Called ATT&CK Workbench, the free and open-source tool was designed to reduce the barriers preventing defenders from aligning their aggregated TTP intel with Mitre ATT&CK’s content. Officially announced today via press release and blog post, Workbench is a creation of Mitre Engenuity’s Center for Threat-Informed Defense, with contributions from Center members AttackIQ, HCA Healthcare, JPMorgan Chase, Microsoft and Verizon. Mitre exclusively shared the news with SC Media in advance of its official announcement.
Enabled via a REST API, the tool lets ATT&CK users create and build off their own unique instance of the framework, adding and annotating content, while also sharing their version internally or externally with other collaborators. Such functionality will should provide users with additional flexibility in how they personally wish to collect, prioritize and communicate threat information based on their own companies’ needs and past experiences.
“With Workbench, teams can record adversary tactics, techniques and procedures used during red team engagements and threat emulations, track detection and analytics, and then feed new intelligence back into the public ATT&CK framework as they discover it,” said Jonathan Reiber, senior director, cybersecurity strategy and policy at AttackIQ. “Workbench facilitates collaboration and information sharing, and that will help give the defensive community a strategic and operational advantage.”

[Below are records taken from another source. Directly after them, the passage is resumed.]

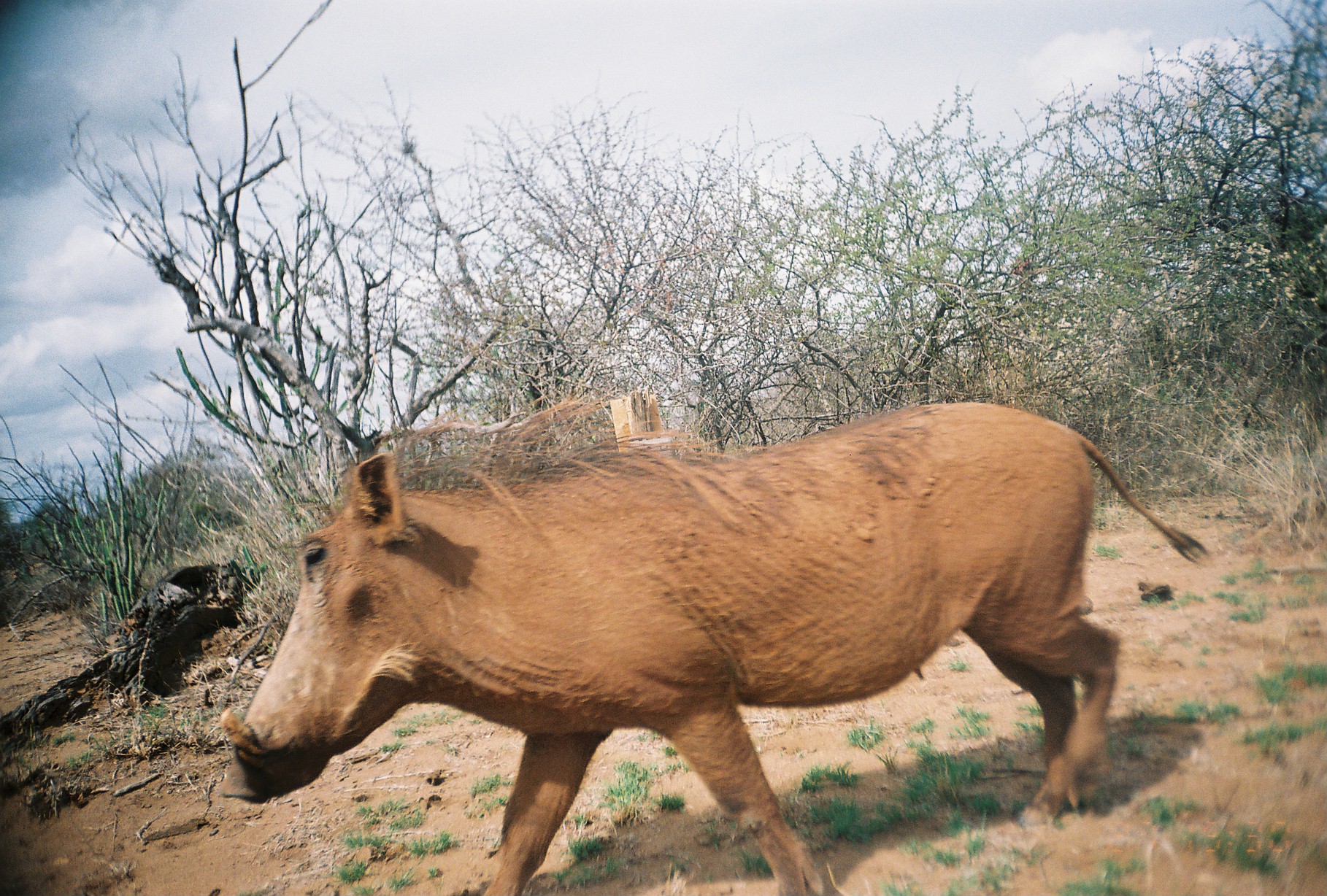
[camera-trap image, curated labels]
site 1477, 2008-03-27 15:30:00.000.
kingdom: Animalia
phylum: Chordata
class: Mammalia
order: Artiodactyla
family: Suidae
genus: Phacochoerus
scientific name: Phacochoerus africanus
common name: common warthog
Phacochoerus africanus (common warthog), count 1.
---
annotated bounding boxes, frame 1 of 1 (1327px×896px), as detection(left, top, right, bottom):
phacochoerus africanus: detection(224, 390, 1210, 894)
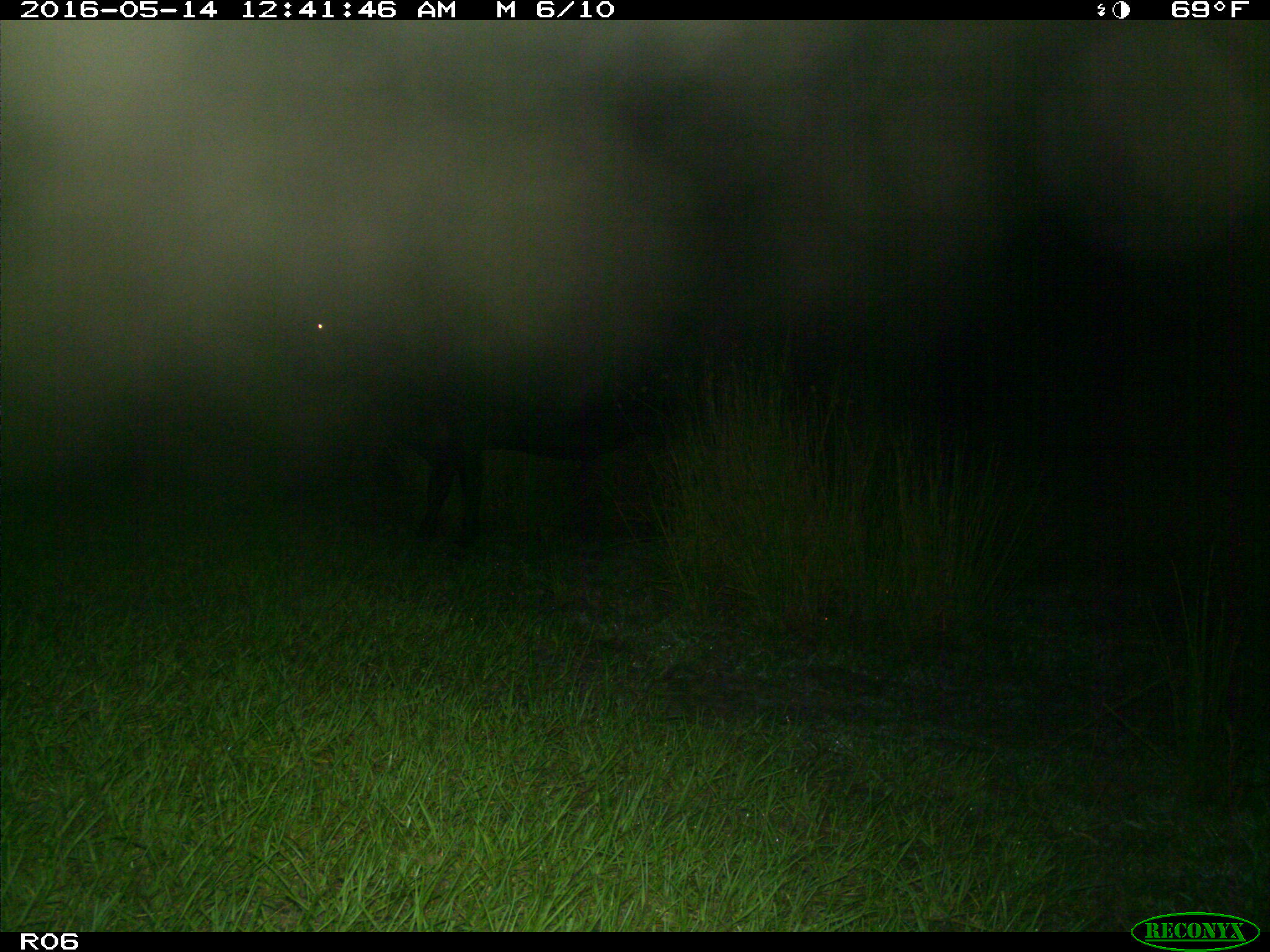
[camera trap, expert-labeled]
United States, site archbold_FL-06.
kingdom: Animalia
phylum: Chordata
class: Mammalia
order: Artiodactyla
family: Bovidae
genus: Bos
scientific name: Bos taurus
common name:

Richard Struse, director of the Center, told SC Media that Workbench will help companies compensate for a notable limitation of Mitre: it accounts for only publicly reported threat activity that have been observed and confirmed in the wild. “It’s super useful, but in some sense it’s generic,” he explained. “If you’re sitting at your own company, it obviously by definition doesn’t have any information about your experiences with that TTP or that adversary group.”
This limitation means companies have had to maintain their own separate data detailing their own unique experiences with certain TTPs or APT groups, keeping it on a spreadsheet or even Post-It notes that employees can refer to as a way to supplement the ATT&CK knowledge base, said Struse. “With enough discipline, you could do it, but you’re really forcing people to bifurcate their view: ‘Well this is what it says in ATT&CK and then here’s all our local stuff.’
But Workbench unifies all this information. “It’ll save them time and effort and keep everything in one place,” said Struse.
“The whole idea behind ATT&CK Workbench is to give you the ability to stand up your own instance of a full ATT&CK knowledge base within your organization, whether it’s a financial institution or cybersecurity company… and then begin to extend and annotate… the information in that knowledge base,” Struse continued. That way, if you have personally observed certain TTPs by a group not accounted for in the ATT&CK knowledge base, you can add it to your version, and perhaps even end up with a valuable new finding that additional businesses might also benefit to see, should you choose to share.
Or you can annotate already known ATT&CK techniques with notes the are especially relevant to your organization. “So maybe you’re having trouble detecting a particular adversary technique in ATT&CK,” Struse said. “You can go in and create a little note… say, ‘Talk to Sue about improving detection accuracy or reducing false positives,’ so it becomes a focal point for the defense team who’s using ATT&CK in their operations.”
Struse believes the ability to tailor your own ATT&CK database could make the Workbench tool especially useful to ISACs and ISAOs, or for large conglomerates and their subsidiaries, that wish to “create and curate their own local view of adversary behavior that’s rooted in the ATT&CK knowledge base, but that benefits from all of the additional expertise and knowledge that exists within a sector or an organization.
Updates to the original framework do not overwrite or affect variant versions. Additionally, there is a feature that allows users to create their own copy of the ATT&CK website, but using their own customized version of the knowledge base.
Moving forward, the center expects to introduce additional features and improvements to the tool, including authentication, enhanced sharing capabilities, more usability, more advanced search functionality, and integration with logs.
“We really want to make it so that as the community evolves and its use of ATT&CK evolves, Workbench is there every step of the way to support those users,” said Struse.
Even more innovation is making its way down the center’s project pipeline, including an effort to map different cloud-native security technologies against adversary behaviors to see how well the former defends against the latter. One such project will focus specifically at Microsoft’s Azure cloud computing service, while another will look at Amazon AWS.